◆ WHAT THE TASK REQUIRES: Extract every line of the items below that contains the word "farthest".

◆ DATA PROVIDED:
****************

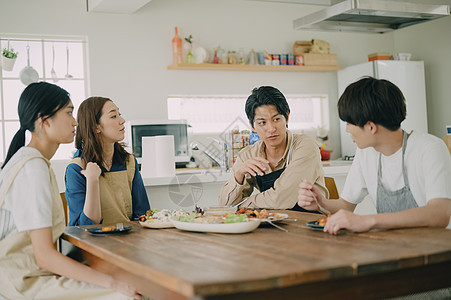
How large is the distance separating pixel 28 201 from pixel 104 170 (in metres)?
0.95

****************

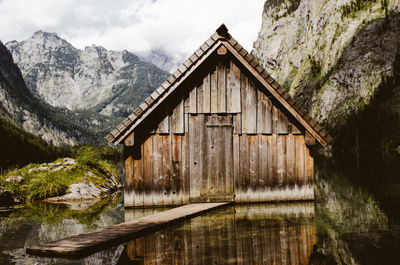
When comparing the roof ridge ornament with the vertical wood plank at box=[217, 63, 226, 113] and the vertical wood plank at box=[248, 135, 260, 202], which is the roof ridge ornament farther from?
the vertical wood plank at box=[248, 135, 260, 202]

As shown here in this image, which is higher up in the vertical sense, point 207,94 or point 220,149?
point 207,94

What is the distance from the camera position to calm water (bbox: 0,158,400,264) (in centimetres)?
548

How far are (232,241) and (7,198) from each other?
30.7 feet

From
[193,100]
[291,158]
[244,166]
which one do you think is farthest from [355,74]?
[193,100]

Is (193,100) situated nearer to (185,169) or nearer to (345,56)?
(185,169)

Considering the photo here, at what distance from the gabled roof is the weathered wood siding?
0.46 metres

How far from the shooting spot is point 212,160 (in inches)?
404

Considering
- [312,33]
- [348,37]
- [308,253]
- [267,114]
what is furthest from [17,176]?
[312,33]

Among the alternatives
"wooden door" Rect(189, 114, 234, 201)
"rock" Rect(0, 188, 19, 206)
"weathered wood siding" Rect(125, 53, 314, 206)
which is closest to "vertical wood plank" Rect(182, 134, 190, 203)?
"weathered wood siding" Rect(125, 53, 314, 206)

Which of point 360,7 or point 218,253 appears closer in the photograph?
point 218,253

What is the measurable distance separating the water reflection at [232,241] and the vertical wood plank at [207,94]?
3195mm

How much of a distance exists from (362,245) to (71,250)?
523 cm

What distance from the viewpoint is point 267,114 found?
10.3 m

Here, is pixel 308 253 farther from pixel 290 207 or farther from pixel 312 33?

****************

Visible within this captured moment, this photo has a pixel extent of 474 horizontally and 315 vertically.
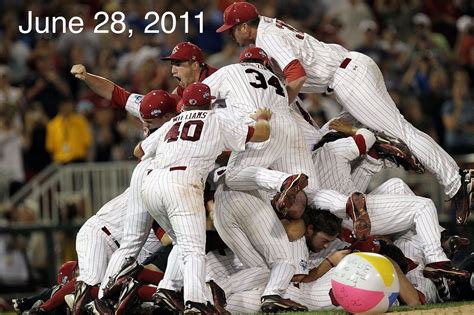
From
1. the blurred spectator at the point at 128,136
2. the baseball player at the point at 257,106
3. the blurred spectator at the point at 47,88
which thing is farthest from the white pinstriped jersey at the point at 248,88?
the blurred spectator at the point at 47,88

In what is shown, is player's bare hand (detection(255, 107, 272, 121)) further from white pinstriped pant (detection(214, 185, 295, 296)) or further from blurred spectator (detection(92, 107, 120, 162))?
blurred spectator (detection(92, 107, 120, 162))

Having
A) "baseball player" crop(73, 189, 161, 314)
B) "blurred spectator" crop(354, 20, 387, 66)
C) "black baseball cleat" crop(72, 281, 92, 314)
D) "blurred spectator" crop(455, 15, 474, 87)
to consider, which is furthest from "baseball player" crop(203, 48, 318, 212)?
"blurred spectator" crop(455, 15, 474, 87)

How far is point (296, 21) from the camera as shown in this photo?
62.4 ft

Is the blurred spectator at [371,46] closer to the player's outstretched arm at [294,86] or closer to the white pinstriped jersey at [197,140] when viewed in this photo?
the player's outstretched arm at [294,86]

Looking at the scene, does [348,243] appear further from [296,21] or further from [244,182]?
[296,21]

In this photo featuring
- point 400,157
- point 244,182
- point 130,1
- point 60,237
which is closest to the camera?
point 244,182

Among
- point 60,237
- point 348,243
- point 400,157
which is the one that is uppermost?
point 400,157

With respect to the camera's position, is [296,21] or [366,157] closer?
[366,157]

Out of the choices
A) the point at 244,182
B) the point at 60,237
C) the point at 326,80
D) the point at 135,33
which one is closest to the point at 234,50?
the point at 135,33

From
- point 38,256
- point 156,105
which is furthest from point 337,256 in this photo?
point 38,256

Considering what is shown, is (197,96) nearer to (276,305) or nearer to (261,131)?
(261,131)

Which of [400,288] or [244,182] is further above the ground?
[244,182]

****************

◆ EXERCISE ANSWER:
which one do you think is farthest from [355,74]?
which thing is farthest from the white pinstriped jersey at the point at 248,88?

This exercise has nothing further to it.